_TASK OBJECTIVE:_ Return, word for word, the lines of the items below that begin with the line containing "Sorted from furthest" and continue through the line containing "the beige wall at point (44, 189), the". Include both of those lines.

_EXTRACTED ENTRIES:_
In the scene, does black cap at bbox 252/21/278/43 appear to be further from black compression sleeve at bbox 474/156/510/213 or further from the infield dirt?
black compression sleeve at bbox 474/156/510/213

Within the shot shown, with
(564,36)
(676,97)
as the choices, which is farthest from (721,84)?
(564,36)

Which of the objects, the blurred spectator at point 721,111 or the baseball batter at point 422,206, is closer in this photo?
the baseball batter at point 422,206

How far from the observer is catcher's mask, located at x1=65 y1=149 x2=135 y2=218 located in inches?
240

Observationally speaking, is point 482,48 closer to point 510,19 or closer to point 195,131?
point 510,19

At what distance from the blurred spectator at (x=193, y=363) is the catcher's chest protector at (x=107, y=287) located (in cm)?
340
--
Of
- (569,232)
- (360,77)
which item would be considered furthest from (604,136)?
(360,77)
--
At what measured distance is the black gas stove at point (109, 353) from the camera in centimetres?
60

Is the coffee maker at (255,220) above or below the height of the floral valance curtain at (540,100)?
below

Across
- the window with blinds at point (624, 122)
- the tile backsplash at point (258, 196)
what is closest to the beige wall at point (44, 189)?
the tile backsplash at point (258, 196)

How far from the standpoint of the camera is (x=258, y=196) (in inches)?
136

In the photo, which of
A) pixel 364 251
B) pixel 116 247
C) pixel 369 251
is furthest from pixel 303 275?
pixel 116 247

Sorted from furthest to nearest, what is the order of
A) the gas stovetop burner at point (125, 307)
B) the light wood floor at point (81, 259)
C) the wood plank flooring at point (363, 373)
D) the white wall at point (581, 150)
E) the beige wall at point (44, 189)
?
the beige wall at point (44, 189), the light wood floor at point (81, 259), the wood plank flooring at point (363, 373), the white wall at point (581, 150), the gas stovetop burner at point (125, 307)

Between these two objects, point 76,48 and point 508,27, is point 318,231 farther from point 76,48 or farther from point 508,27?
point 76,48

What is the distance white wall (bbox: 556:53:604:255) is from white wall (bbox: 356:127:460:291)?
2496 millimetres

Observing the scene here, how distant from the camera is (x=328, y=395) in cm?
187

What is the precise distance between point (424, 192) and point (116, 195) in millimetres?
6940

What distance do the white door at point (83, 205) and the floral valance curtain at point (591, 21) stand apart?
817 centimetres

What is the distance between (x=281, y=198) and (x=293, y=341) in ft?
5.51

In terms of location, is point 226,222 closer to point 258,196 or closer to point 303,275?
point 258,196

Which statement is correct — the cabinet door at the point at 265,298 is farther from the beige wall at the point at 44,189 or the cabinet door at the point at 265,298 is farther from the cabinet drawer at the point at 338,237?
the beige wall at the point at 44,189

_TASK RESULT:_
Sorted from furthest to nearest, what is the order of
A) the gas stovetop burner at point (125, 307)
B) the light wood floor at point (81, 259)
C) the wood plank flooring at point (363, 373)
D) the white wall at point (581, 150)
E) the beige wall at point (44, 189)
?
the beige wall at point (44, 189), the light wood floor at point (81, 259), the wood plank flooring at point (363, 373), the white wall at point (581, 150), the gas stovetop burner at point (125, 307)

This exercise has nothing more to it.